Because Barnes and Mallincrodt wouldn't honor Brian's insurance, my mother-in-law had to rely on donations to bury her youngest son and the family's suffering was increased because of their actions.

When a person risks their life to help or protect others, they should not be abandoned or forced to bear additional burdens on their own.

Post Dispatch Article, December 29, 1990

Man Fatally Shot On Way Home From Work; Motive Unknown

By Kim Bell ; and Margaret Gillerman

Police had no suspects or motive Friday in the fatal shooting of a man walking home from work Thursday night.

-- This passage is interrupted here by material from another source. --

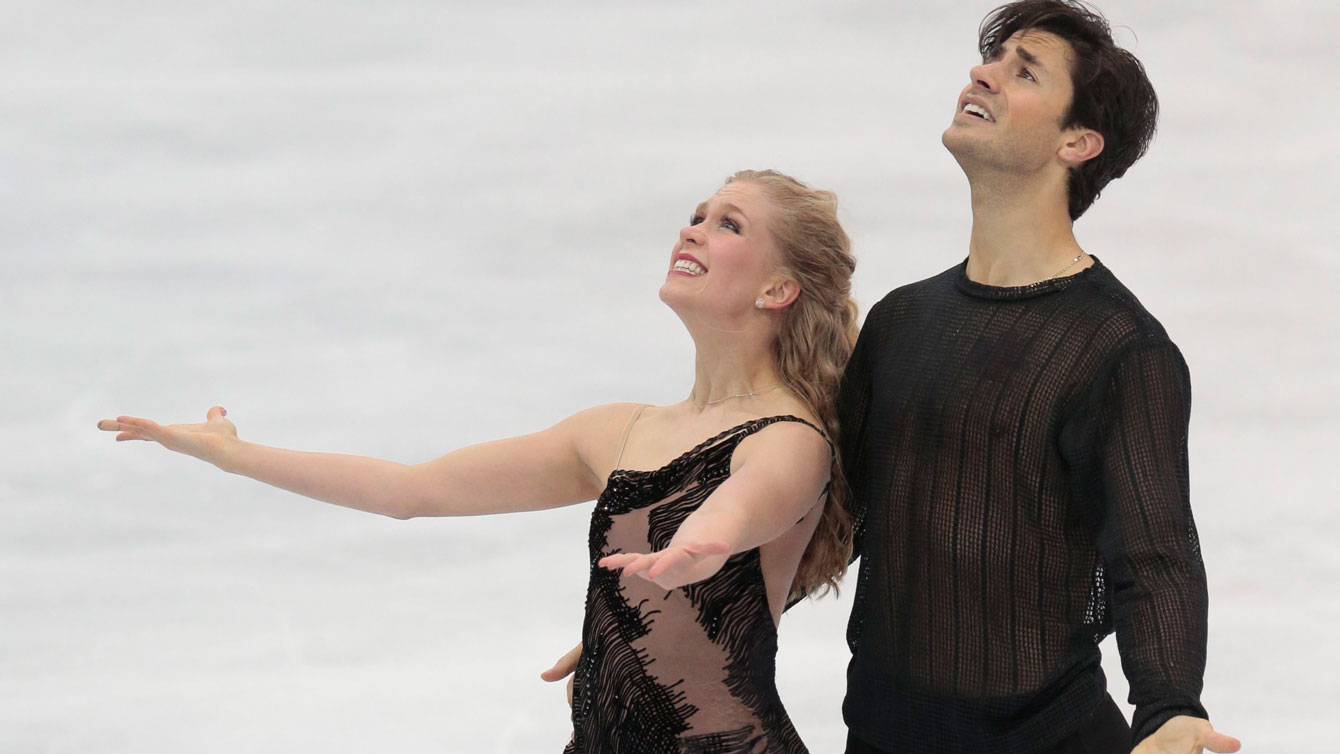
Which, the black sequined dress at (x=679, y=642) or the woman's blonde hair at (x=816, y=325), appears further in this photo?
the woman's blonde hair at (x=816, y=325)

Brian Collins , who would have been 23 years old Friday, was shot in the back of the head and in the neck about 9 p.m. His body was found in a vacant lot on Lillian Avenue about six blocks from his home.

''He had his Walkman tape in his ear, so when they shot him, I don't think he heard a thing,'' said his mother, Ruby Collins. Lt. Steve Jacobsmeyer said Collins ''could have been a victim in a street robbery.''

Collins had worked for about a week as a film librarian at Mallinckrodt Institute of Radiology at Washington University Medical Center. He previously was a dispatcher at Barnes Hospital.
''He was a good kid,'' Jacobsmeyer said.

Relatives believe Collins had taken a bus from work to Lillian and Kingshighway, then decided to walk the rest of the way instead of waiting in the snow for another bus. ''Lillian is a drug-infested area, and I told him to be careful: 'You should not walk home,' ''
Ruby Collins said. ''I always told him to call if he needed a ride.''

Relatives said that Collins almost had stayed home from work Thursday because of the bad weather. He changed his mind when he heard an announcement on television urging hospital workers to try to make it in.

''Everybody at Barnes his former employer loved my son,'' his mother said. ''They said he was so joyful and kept a smile on his face.''

The funeral for Collins will be at 7 p.m. Sunday at New Jerusalem Temple Church of God, 8204 Page Avenue in Vinita Park. Collins was a volunteer minister at the church.